## What the task requires
Output the lines from the one holding "Tomasz Miler w" to the end of the entries that follow, exactly and only those, minus any pictures.

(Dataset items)
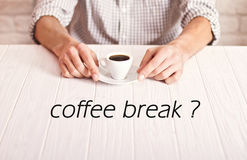 Coffee break. Man sitting on the white table with cup of espresso in the checked shirt. White bricks wall background Stock Photo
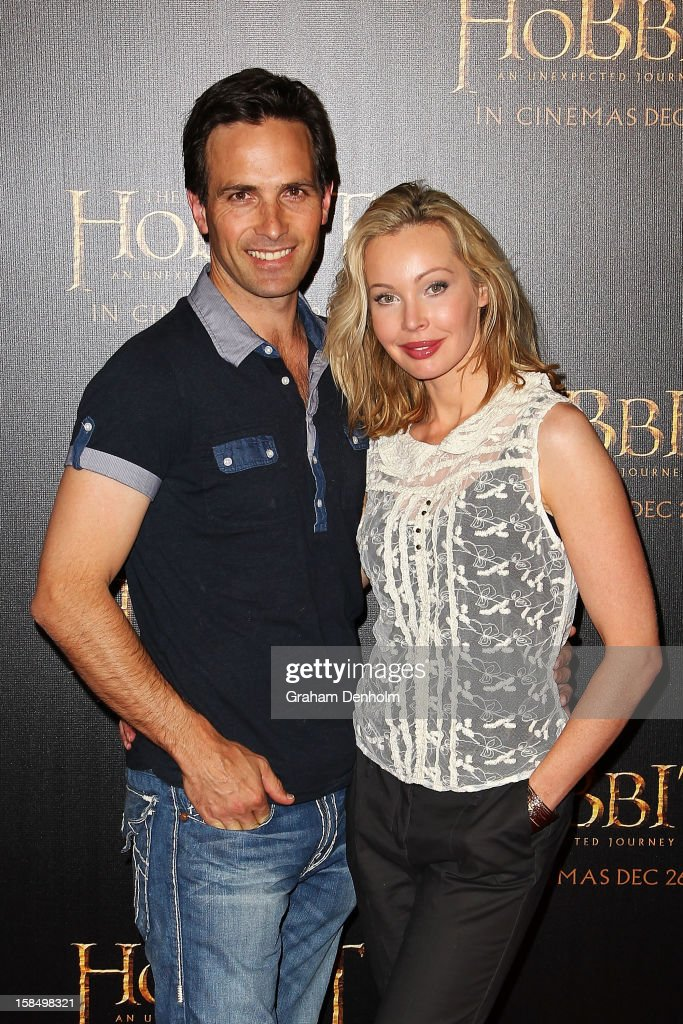 Actress <a gi-track='captionPersonalityLinkClicked' href=/galleries/search?phrase=Kimberley+Davies&family=editorial&specificpeople=646214 ng-click='$event.stopPropagation()'>Kimberley Davies</a> (R) and husband Jason Harvey attend the Melbourne premiere of 'The Hobbit: An Unexpected Journey' at Village Cinemas on December 18, 2012 in Melbourne, Australia.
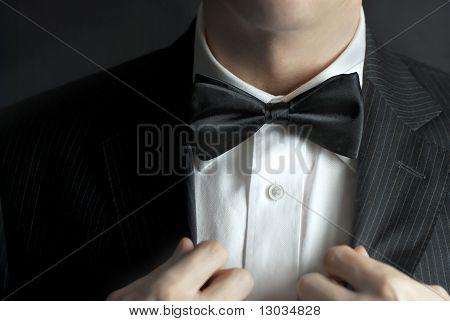 Man Straightens Tux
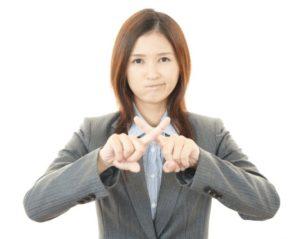 指で✖を作る女性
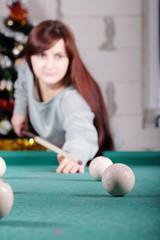 Beautiful woman playing billiard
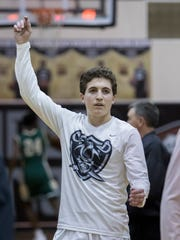 Matt Harshany (14) warms up prior to the basketball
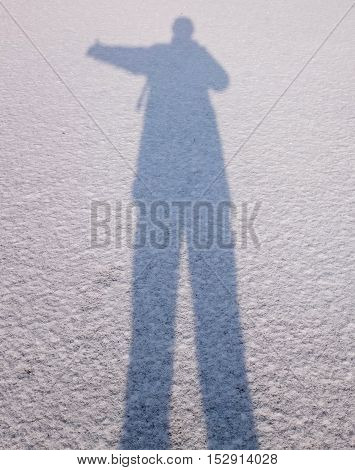 The shadow of a man on white snow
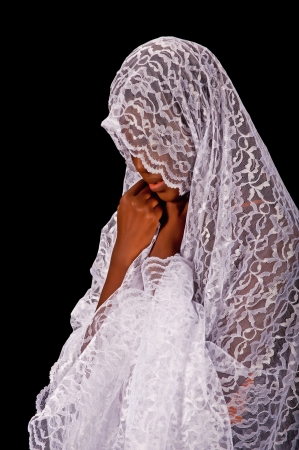 A beautiful young woman wearing a white veil isolated on a black background  Stock Photo - 13707866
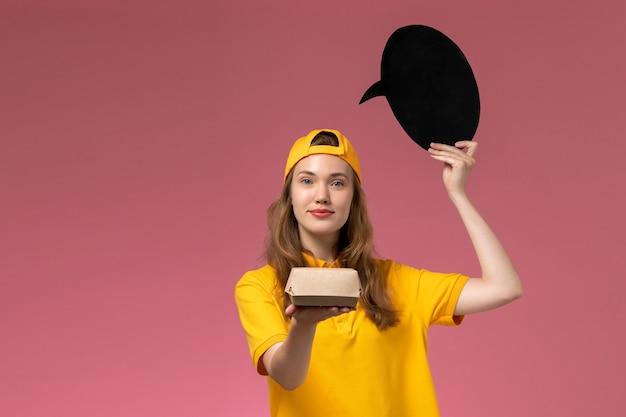 Correio feminino de vista frontal em uniforme amarelo e capa segurando uma placa preta com tigela na parede rosa serviço de entrega uniforme da empresa trabalho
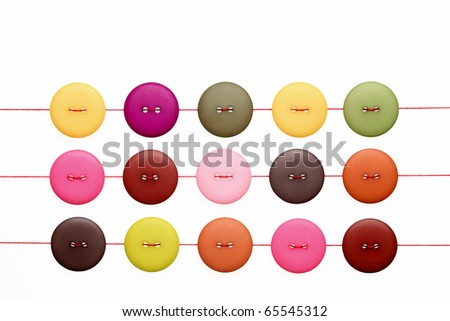 Buttons and thread - stock photo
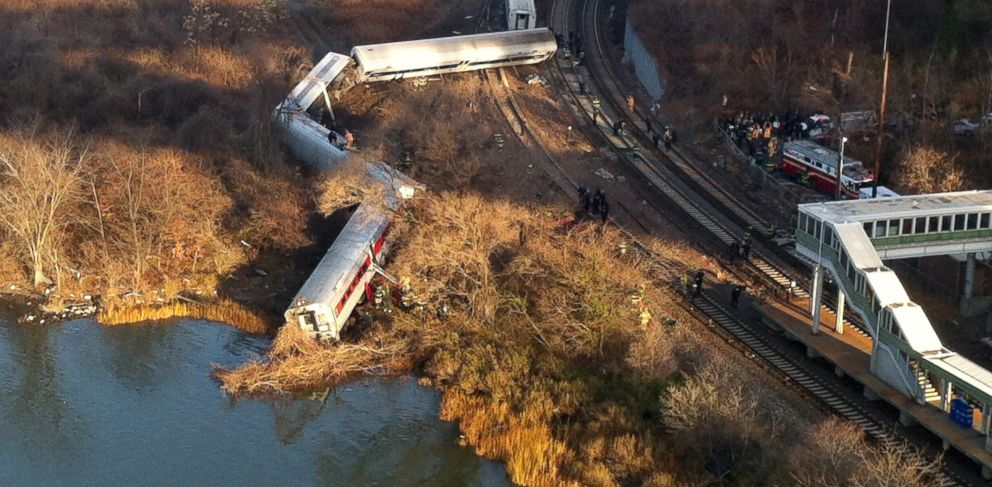 PHOTO: Cars from a Metro-North passenger train are scattered after the train derailed in the Bronx neighborhood of New York, Dec. 1, 2013.
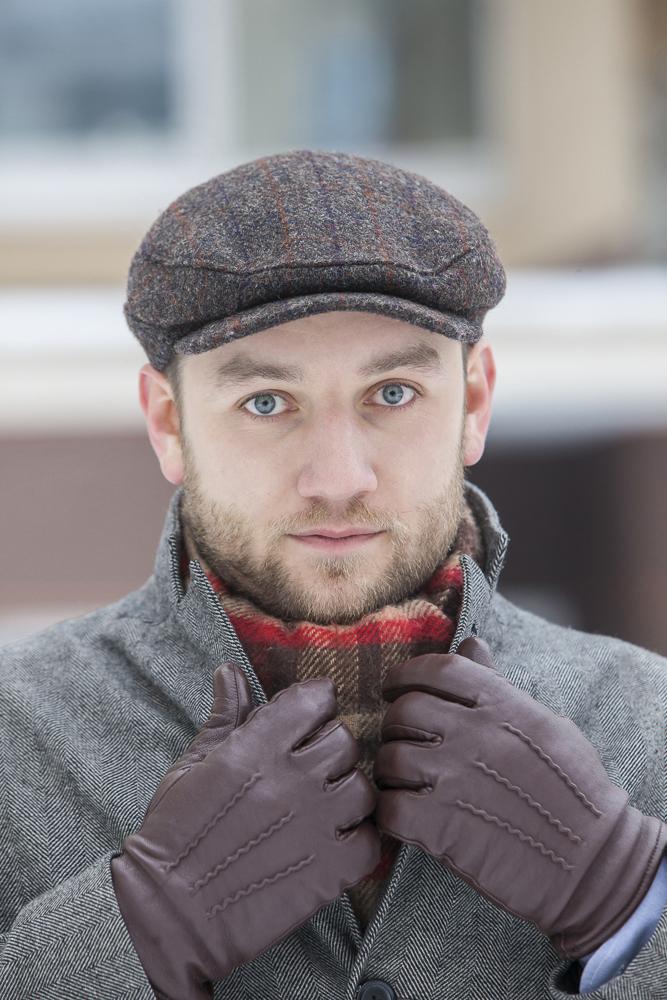 Tomasz Miler w kaszkiecie Harris Tweed, szarym płaszczu, szaliku i rękawiczkach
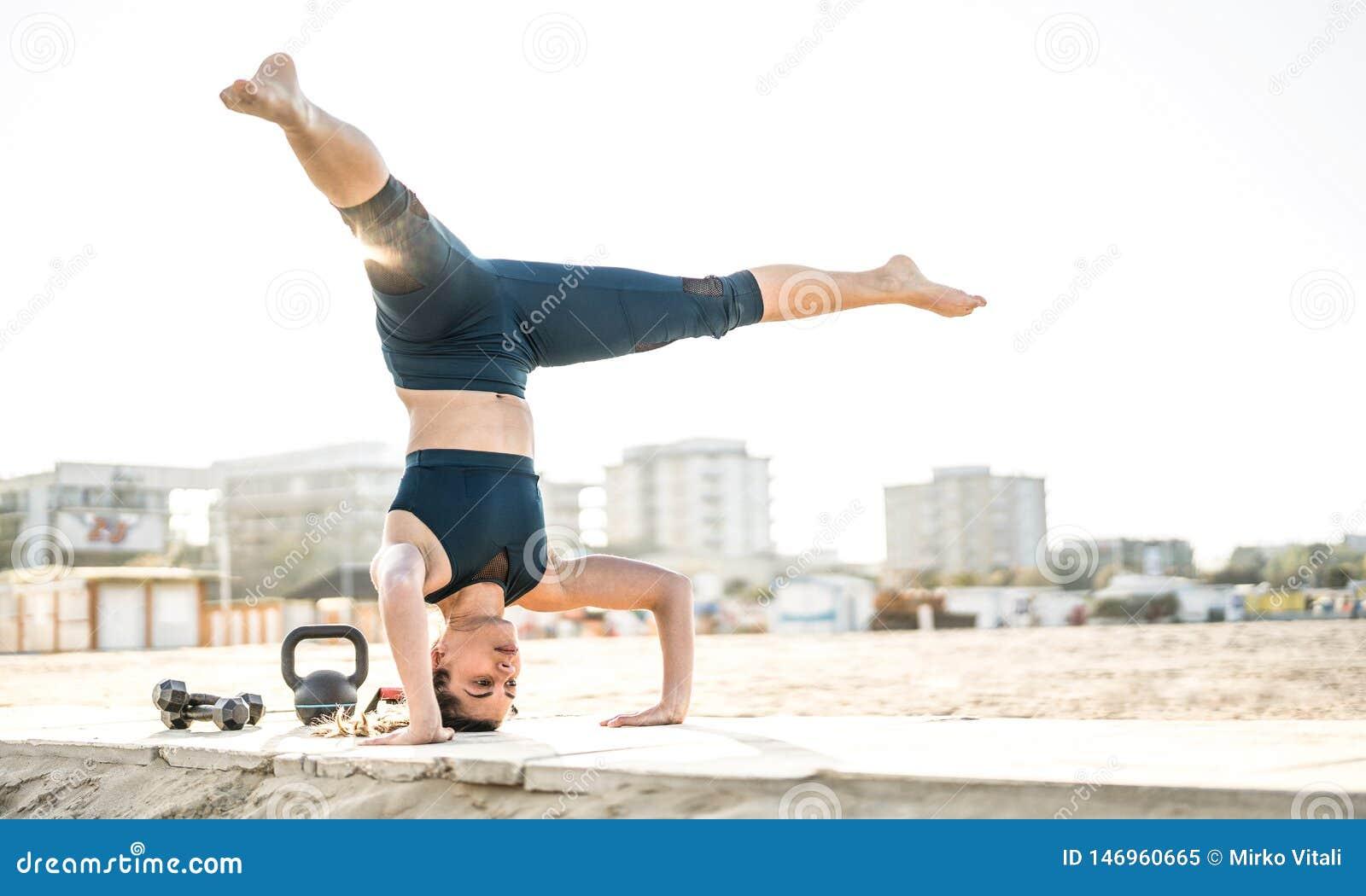 Stående av den idrotts- kvinnan som övar calisthenic jämviktsflyttning på det friastrandläge - modernt alternativ att utarbeta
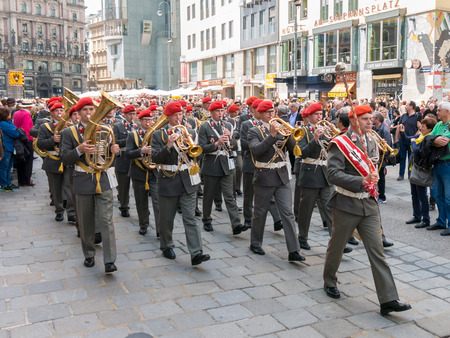 streetscene: Marching brass band in procession on Stephansplatz in Vienna on Corpus Christi holiday, Austria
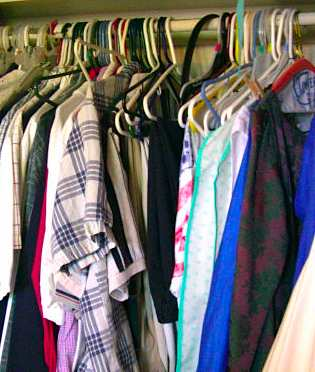 closet of clothes by sideshowmom via Morguefile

## Written reply
 Tomasz Miler w kaszkiecie Harris Tweed, szarym płaszczu, szaliku i rękawiczkach
 Stående av den idrotts- kvinnan som övar calisthenic jämviktsflyttning på det friastrandläge - modernt alternativ att utarbeta
 streetscene: Marching brass band in procession on Stephansplatz in Vienna on Corpus Christi holiday, Austria
 closet of clothes by sideshowmom via Morguefile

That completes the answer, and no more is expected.